• [CONSEGNA A]:
Riassumi in forma più concisa il paragrafo della sentenza che comincia con "Con decreto emesso il 23 dicembre 2009", senza perdere i fatti principali.
• [CONSEGNA B]:
Secondo la sentenza, in quale data è stato notificato il provvedimento contro cui il sig. G. ha proposto ricorso per cassazione?
• [CONSEGNA C]:
Prosegui la sentenza della Cassazione sul fallimento E.Con- Conegliano Ecologia s.r.l. partendo dal punto in cui si interrompe.

___ TESTO RIPORTATO ___

Cass. civ. Sez. I, Sent., 07-06-2012, n. 9238 Ammissione al passivo

Sentenza scelta dal dott. Domenico Cirasole direttore del sito giuridico http://www.gadit.it/

Svolgimento del processo

Con decreto emesso il 23 dicembre 2009 il Tribunale di Treviso rigettava l’opposizione allo stato passivo del fallimento E.Con- Conegliano Ecologia s.r.l. in liquidazione promossa dal sig. G.E., dipendente con mansione di autista, la cui domanda di ammissione al rango privilegiato del credito di Euro 16.158,84 per trattamento di fine rapporto era stata respinta in sede di verifica. Per l’effetto, condannava l’opponente alla rifusione delle spese processuali.

Motivava:

che la curatela aveva sottoscritto un contratto di affitto di ramo d’azienda con la Savno s.r.l., in cui si prevedeva, fino alla data dell’eventuale cessione, il mantenimento parziale dell’occupazione, incluso il rapporto di lavoro subordinato dell’opponente, senza accollo del trattamento di fine rapporto;

che il diritto del dipendente al T.F.R. maturava solo alla data di cessazione del rapporto di lavoro, che nella specie era invece proseguito con la società affittuaria, senza soluzione di continuità, ai sensi dell’art. 2112 c.c., comma 4, fino al nuovo accordo stipulato, nelle more del giudizio di opposizione, in data 2 dicembre 2009 con il quale il debito del T.F.R. era stato accollato definitivamente dalla Savno s.r.l., resasi acquirente del ramo d’azienda. Avverso il provvedimento, notificato il 2 Febbraio 2010, il sig. G. proponeva ricorso per cassazione in ordine alla condanna alla rifusione delle spese processuali, affidato a due motivi e notificato il 3 marzo 2010.

Deduceva:

1) la violazione degli artt. 2112 e 2120 cod. civ. e della L. 29 dicembre 1990, n. 428, art. 47 (Legge comunitaria per il 1990);

2) la falsa applicazione dell’art. 91 cod. proc. civ. nell’affermazione della sua soccombenza virtuale.

Resisteva con controricorso la curatela del fallimento E.Con- Conegliano Ecologia s.r.l. in liquidazione, che entro il termine di cui all’art.378 cod. proc. civ. depositava altresì una memoria illustrativa.

___ DATI FORNITI ___

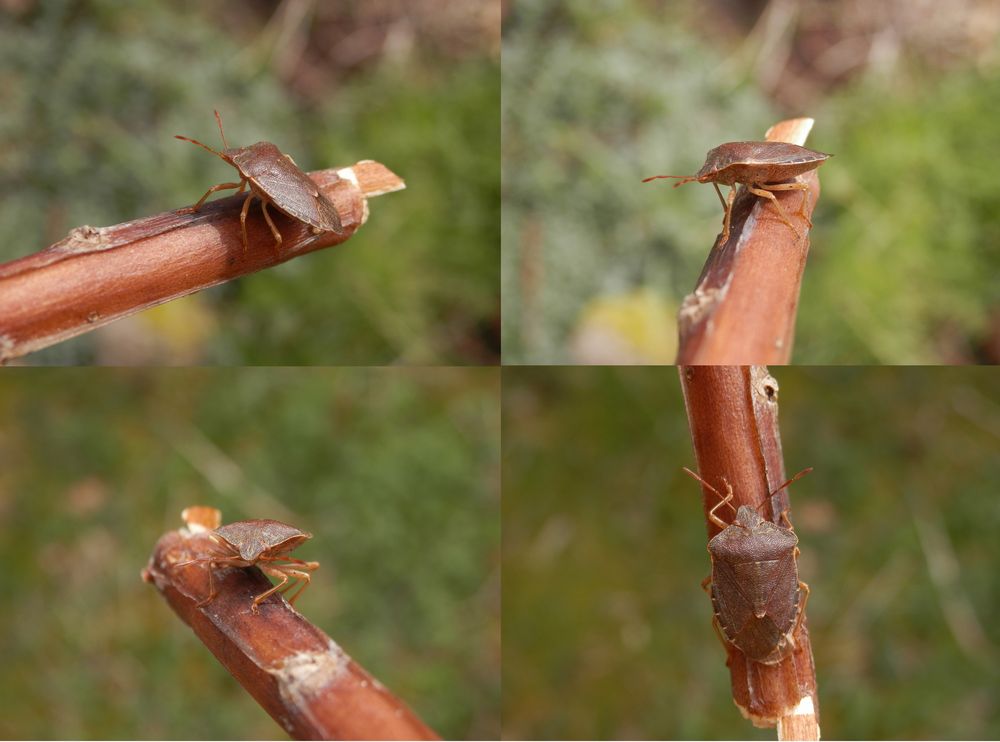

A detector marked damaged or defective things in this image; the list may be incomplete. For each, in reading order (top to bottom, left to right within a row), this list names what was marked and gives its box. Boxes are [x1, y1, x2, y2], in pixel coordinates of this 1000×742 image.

___

• [RISPOSTA SCRITTA A]:
Con decreto del 23 dicembre 2009 il Tribunale di Treviso respingeva l'opposizione allo stato passivo del fallimento E.Con- Conegliano Ecologia s.r.l. in liquidazione, promossa dall'autista dipendente G.E. La sua domanda di ammissione in via privilegiata di un credito di Euro 16.158,84 per trattamento di fine rapporto era stata rigettata in sede di verifica. L'opponente veniva inoltre condannato alla rifusione delle spese processuali.

• [RISPOSTA SCRITTA B]:
Il 2 febbraio 2010.

• [RISPOSTA SCRITTA C]:
All’udienza del 16 Aprile 2012 il Procuratore generale precisava le conclusioni, come da verbale, in epigrafe riportate.

Motivi della decisione

Sono infondate le eccezioni pregiudiziali di rito di inammissibilità o improcedibilità del ricorso.

Il fatto incontroverso che con la cessione di azienda la società acquirente Savno s.r.l. abbia accettato l’accollo del debito da trattamento di fine rapporto maturato fino a tale data, liberandone il fallimento cedente, non fa venir meno l’interesse del dipendente all’impugnazione del capo di condanna alla rifusione delle spese processuali fondato sull’accertamento incidentale della sua soccombenza virtuale in una controversia avente ad oggetto un diritto soggettivo.

Nè il presente ricorso appare volto ad un inammissibile riesame nel merito, riguardando invece la questione squisitamente giuridica della sussistenza, o no, del credito previdenziale alla date della sentenza dichiarativa di fallimento ed a quella dell’opposizione allo stato passivo ex art. 98, L. Fall..

Ciò premesso, i due motivi di ricorso possono essere esaminati congiuntamente, dato il rapporto di pregiudizialità-dipendenza tra le violazioni di legge dedotte, in ordine al capo impugnato del regolamento delle spese processuali.

Le censure sono fondate.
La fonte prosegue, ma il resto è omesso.